## Excerpt provided:

** BEGIN **

ReadySnaps - Wilson, N.C.

June 21, 2012
Wilson, NC
Partnership overcomes old data dilemma to create a community’s first comprehensive database of services.

Youth and Adult Leaders Team Up to Map Youth Supports

Wilson, N.C. – It seemed like a simple request: As part of a community-wide mission to get all young people ready by 21, leaders in Wilson County asked for a list of supports available for youth and families.

What they found was a hodgepodge of lists that were out of date, incomplete and overlapping.  A crucial plan to build a map of local services for young people was headed for a plodding start because of a database nightmare.

Then someone pointed to the kids in the room. This week several local teens started turning the mess of files into a single database, working in partnership with adult leaders who know how to get things moving.

The result will be something every community wants: “I am told that this is the first time that an up-to-date, accurate and complete listing of service providers for the county will be available to all agencies,” says Thomas Curran, executive director of Wilson 20/20 Community Vision, Inc., the organization behind the survey project.

** END **

## Dataset entries:

** BEGIN **

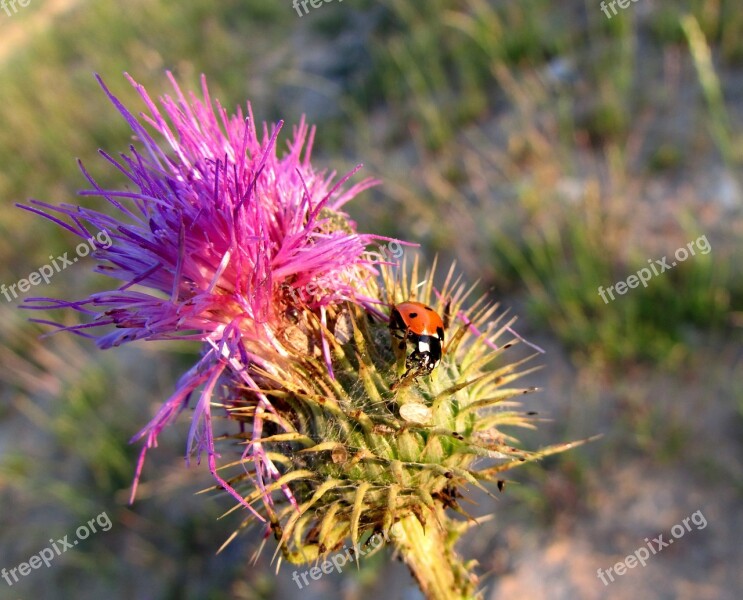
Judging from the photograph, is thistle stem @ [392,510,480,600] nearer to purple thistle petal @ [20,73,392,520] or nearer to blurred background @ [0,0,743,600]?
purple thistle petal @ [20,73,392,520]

** END **
** BEGIN **

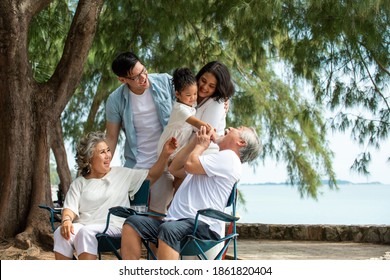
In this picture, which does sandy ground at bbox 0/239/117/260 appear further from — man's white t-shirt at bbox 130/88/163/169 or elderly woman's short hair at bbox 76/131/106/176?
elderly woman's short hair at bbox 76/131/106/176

** END **

## Goal of the exercise:
Swap "hodgepodge" for "jumble" in the Wilson County article between "What they found" and "get things moving.", inclusive, and write out that passage. The material above stands apart from the Wilson County article.

## Answer in full:
What they found was a jumble of lists that were out of date, incomplete and overlapping.  A crucial plan to build a map of local services for young people was headed for a plodding start because of a database nightmare.

Then someone pointed to the kids in the room. This week several local teens started turning the mess of files into a single database, working in partnership with adult leaders who know how to get things moving.